• [Do this]
Rewrite the items below as a Markdown table with the columns Row and Line. Include everything from the line containing "How much physical" down to the line containing "How much of", skip blank lines, and give each remaining line its own numbered row.

• [Data for processing]
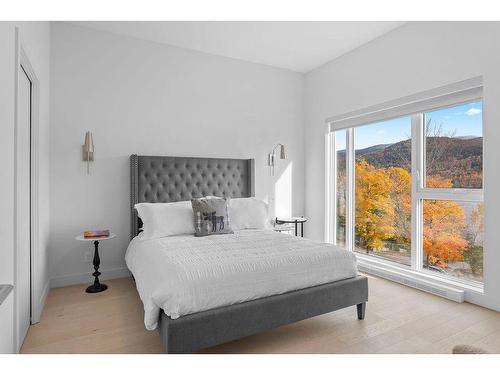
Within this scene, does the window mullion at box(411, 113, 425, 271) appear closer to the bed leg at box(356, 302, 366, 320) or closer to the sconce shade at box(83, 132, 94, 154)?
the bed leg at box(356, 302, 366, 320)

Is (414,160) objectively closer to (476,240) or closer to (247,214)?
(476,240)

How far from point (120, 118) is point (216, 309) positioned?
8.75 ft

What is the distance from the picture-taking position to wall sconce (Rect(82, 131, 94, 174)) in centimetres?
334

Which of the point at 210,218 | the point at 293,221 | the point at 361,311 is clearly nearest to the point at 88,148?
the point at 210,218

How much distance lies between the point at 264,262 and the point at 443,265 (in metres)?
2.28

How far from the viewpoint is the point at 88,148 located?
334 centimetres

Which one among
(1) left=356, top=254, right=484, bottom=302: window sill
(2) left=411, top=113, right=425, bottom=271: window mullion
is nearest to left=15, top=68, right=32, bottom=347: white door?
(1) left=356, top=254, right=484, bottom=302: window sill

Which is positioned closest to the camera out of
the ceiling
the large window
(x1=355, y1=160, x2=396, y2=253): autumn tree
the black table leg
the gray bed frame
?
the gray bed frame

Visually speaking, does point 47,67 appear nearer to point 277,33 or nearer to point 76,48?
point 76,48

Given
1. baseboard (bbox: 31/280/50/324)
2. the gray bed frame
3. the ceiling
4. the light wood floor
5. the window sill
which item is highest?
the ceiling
...
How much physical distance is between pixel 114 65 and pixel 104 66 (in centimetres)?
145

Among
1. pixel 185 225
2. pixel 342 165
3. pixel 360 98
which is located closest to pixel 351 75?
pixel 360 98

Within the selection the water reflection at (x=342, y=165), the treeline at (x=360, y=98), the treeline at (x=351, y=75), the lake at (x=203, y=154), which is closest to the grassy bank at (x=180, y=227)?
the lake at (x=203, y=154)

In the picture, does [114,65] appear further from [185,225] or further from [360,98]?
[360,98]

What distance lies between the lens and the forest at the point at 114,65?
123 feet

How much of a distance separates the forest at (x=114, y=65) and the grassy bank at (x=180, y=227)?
...
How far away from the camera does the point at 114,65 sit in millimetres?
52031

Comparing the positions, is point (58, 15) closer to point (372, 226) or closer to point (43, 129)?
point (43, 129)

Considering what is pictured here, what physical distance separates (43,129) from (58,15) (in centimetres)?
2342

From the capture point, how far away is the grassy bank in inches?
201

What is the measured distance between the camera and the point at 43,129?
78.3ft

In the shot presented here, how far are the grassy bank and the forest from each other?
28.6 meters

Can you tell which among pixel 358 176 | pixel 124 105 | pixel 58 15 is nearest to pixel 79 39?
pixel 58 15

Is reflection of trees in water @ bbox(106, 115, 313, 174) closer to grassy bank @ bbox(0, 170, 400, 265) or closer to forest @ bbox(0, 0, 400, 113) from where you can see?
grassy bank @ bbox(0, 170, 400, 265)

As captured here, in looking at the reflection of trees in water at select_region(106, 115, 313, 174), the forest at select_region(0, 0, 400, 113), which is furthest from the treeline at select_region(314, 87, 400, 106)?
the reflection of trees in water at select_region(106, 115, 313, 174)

• [Full response]
| Row | Line |
|---|---|
| 1 | How much physical distance is between pixel 114 65 and pixel 104 66 (in centimetres)? |
| 2 | 145 |
| 3 | Among |
| 4 | 1. pixel 185 225 |
| 5 | 2. pixel 342 165 |
| 6 | 3. pixel 360 98 |
| 7 | which is located closest to pixel 351 75? |
| 8 | pixel 360 98 |
| 9 | Within the selection the water reflection at (x=342, y=165), the treeline at (x=360, y=98), the treeline at (x=351, y=75), the lake at (x=203, y=154), which is closest to the grassy bank at (x=180, y=227)? |
| 10 | the lake at (x=203, y=154) |
| 11 | In the picture, does [114,65] appear further from [185,225] or further from [360,98]? |
| 12 | [360,98] |
| 13 | What distance lies between the lens and the forest at the point at 114,65? |
| 14 | 123 feet |
| 15 | How much of a distance separates the forest at (x=114, y=65) and the grassy bank at (x=180, y=227)? |